- PROBLEM DESCRIPTION -
Write out the listing from the line with "बाँदर खोज्दै जंगलमा जनप्रतिनिधि" to the line with "Wata-ame #neko #cat (via wataamedetyuyo", both lines included, exactly and nothing beyond. Leave pictures out.

....................

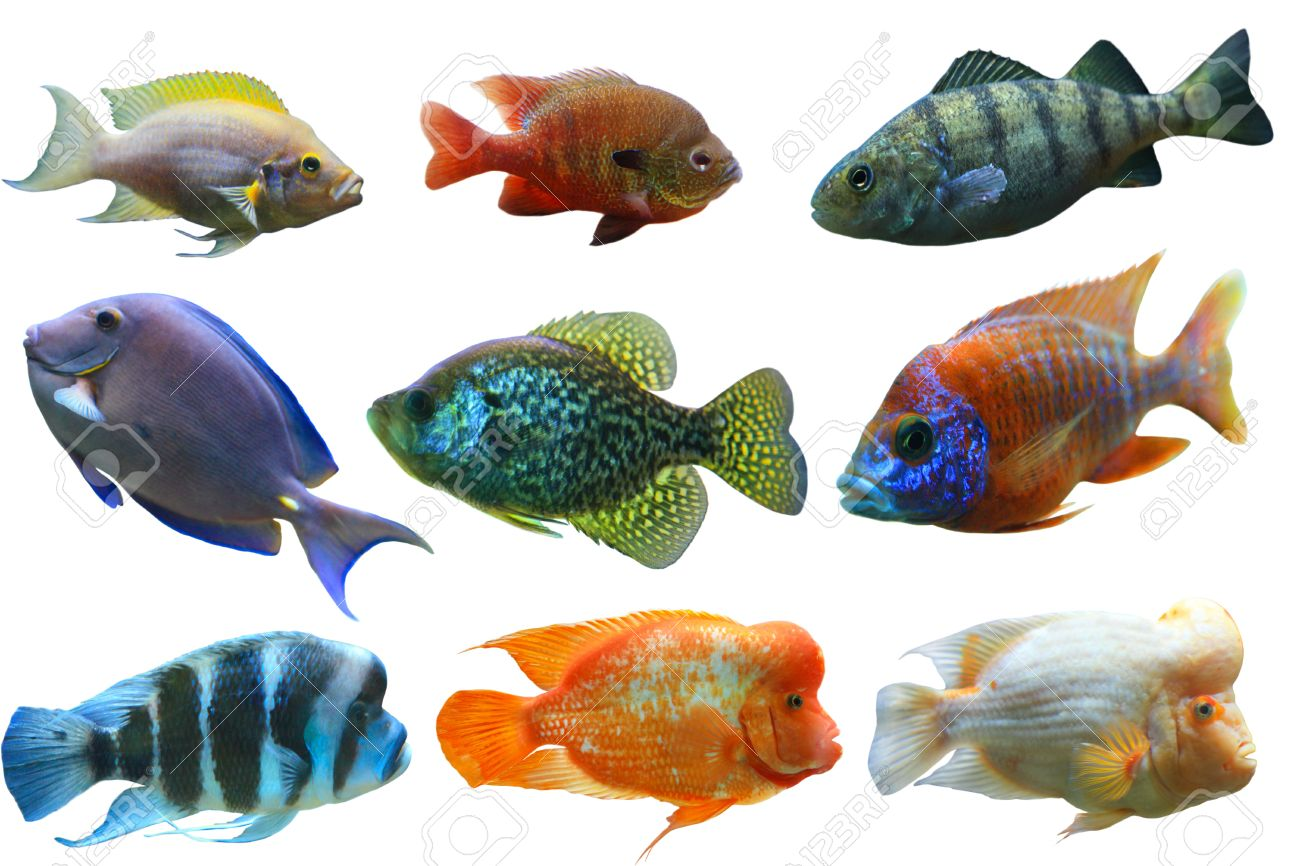 Colorful Aquarium Fish Set Isolated On White Background Stock Photo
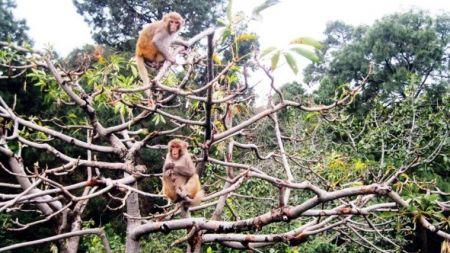 बाँदर खोज्दै जंगलमा जनप्रतिनिधि
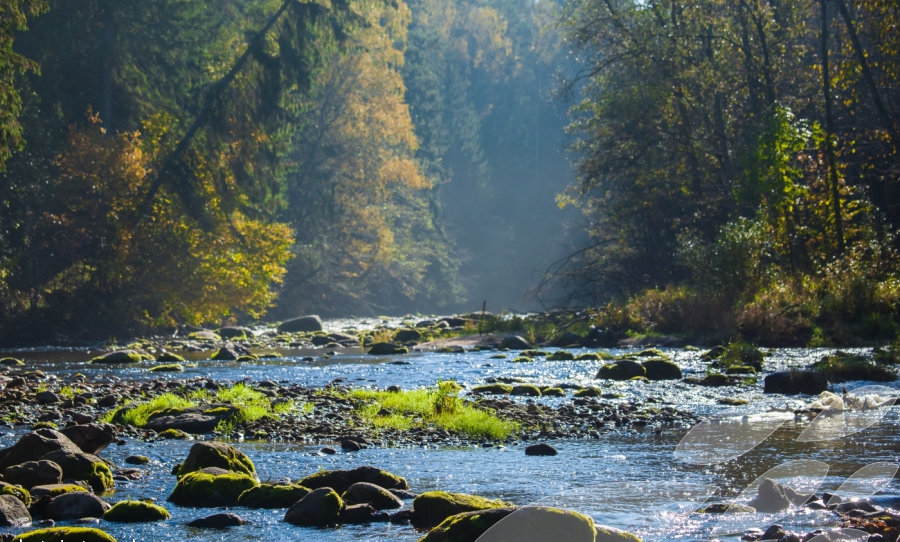 Full day excursion to Gauja National Park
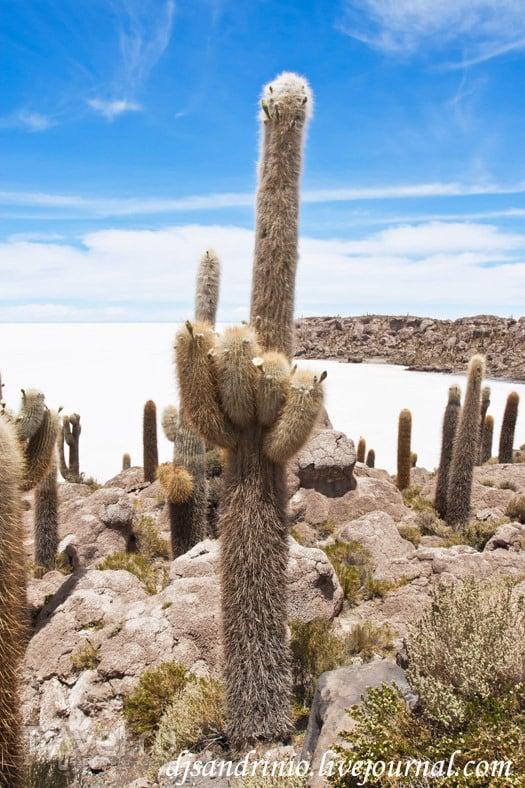 Solar de Uyuni, Incahuasi Island / Боливия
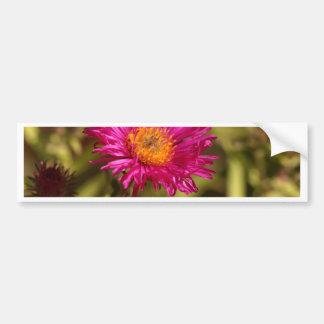New England aster (Symphyotrichum novae angliae) Bumper Sticker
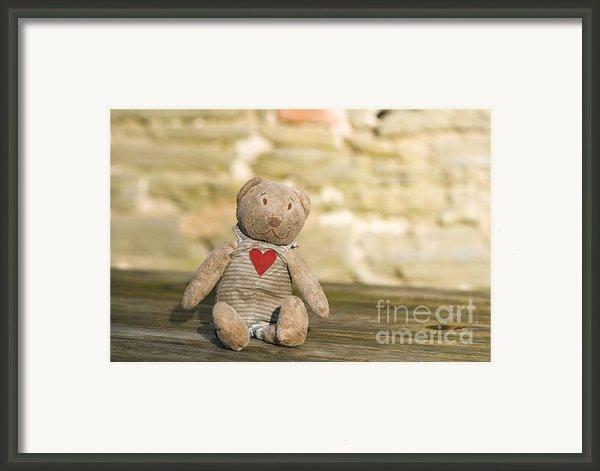Abandoned Bear Framed Print By Anne Gilbert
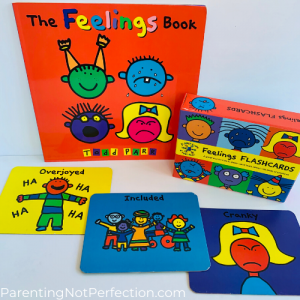 "bookish gift idea 7 - ""The feelings book"" paired with Feelings flash cards."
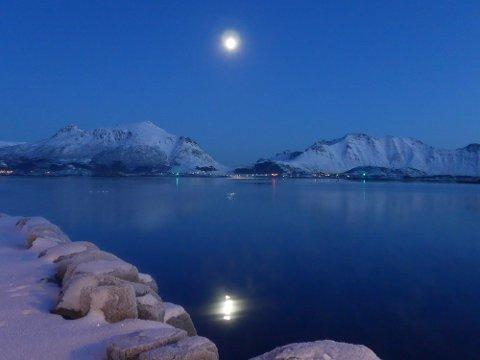 Vakkert måneskinn over Buksnesfjorden.
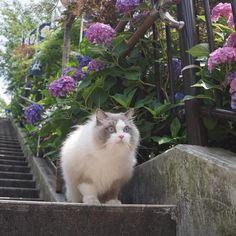 Wata-ame #neko #cat (via wataamedetyuyo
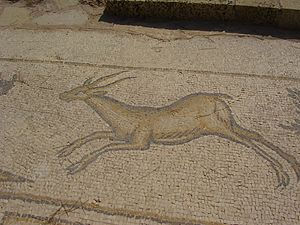 Mountain gazelle - Byzantine-era mosaic of gazelle in Caesarea, Israel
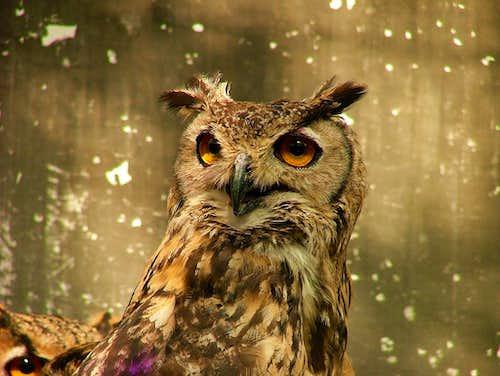 The Owl couple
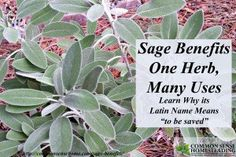 """Sage Benefits - One Herb, Many Uses - Salvia derives from """"to be saved"""", and with all the wonderful benefits and uses of sage, you're sure to want it in your garden, kitchen and medicine cabinet."""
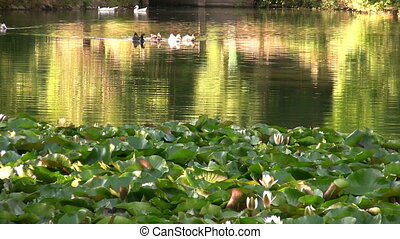 Beatiful lake with water lilies and ducks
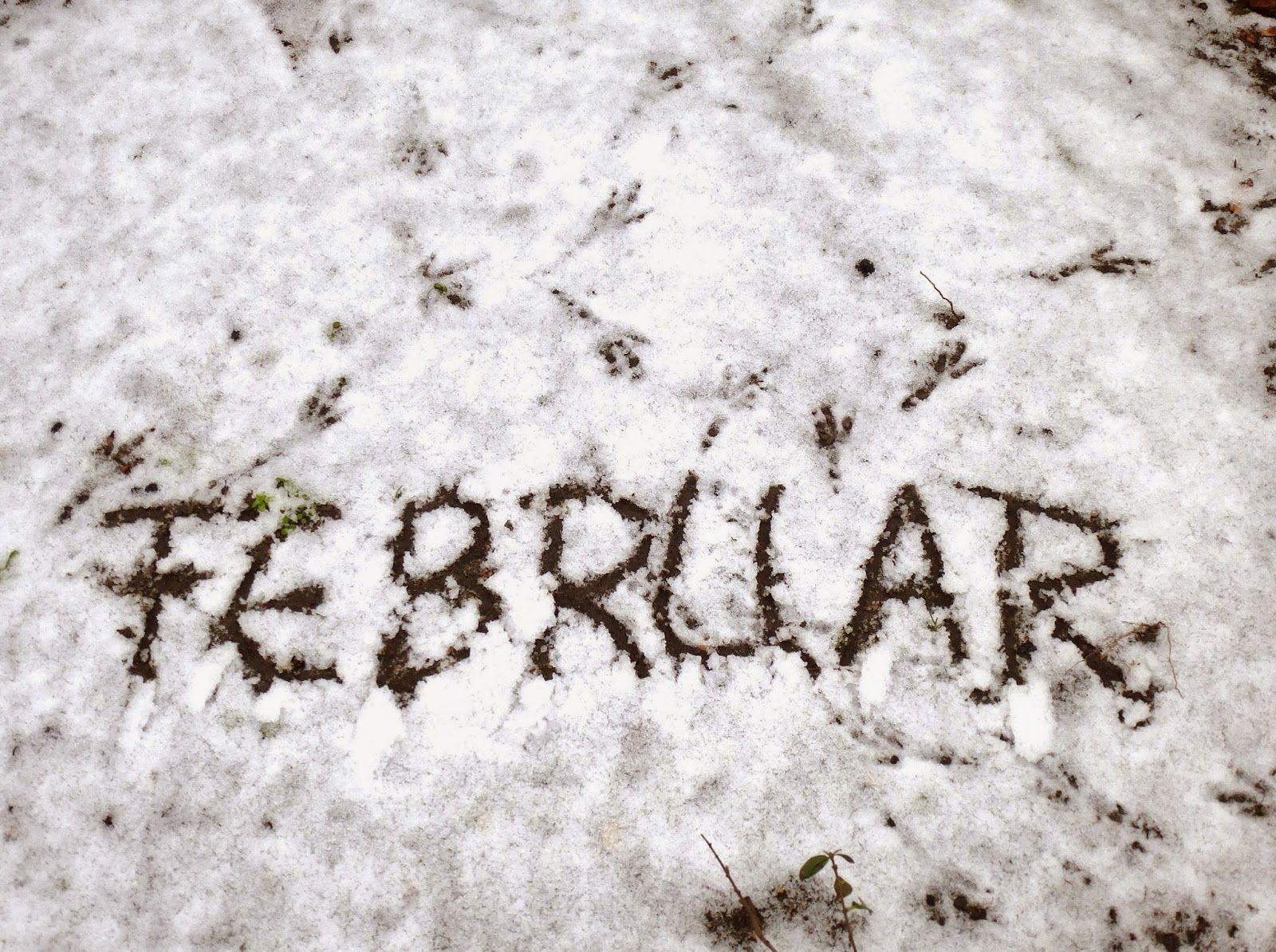 Kratak kao februar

....................

- ANSWER TO THE EXERCISE -
 बाँदर खोज्दै जंगलमा जनप्रतिनिधि
 Full day excursion to Gauja National Park
 Solar de Uyuni, Incahuasi Island / Боливия
New England aster (Symphyotrichum novae angliae) Bumper Sticker
Abandoned Bear Framed Print By Anne Gilbert
 "bookish gift idea 7 - ""The feelings book"" paired with Feelings flash cards."
 Vakkert måneskinn over Buksnesfjorden.
 Wata-ame #neko #cat (via wataamedetyuyo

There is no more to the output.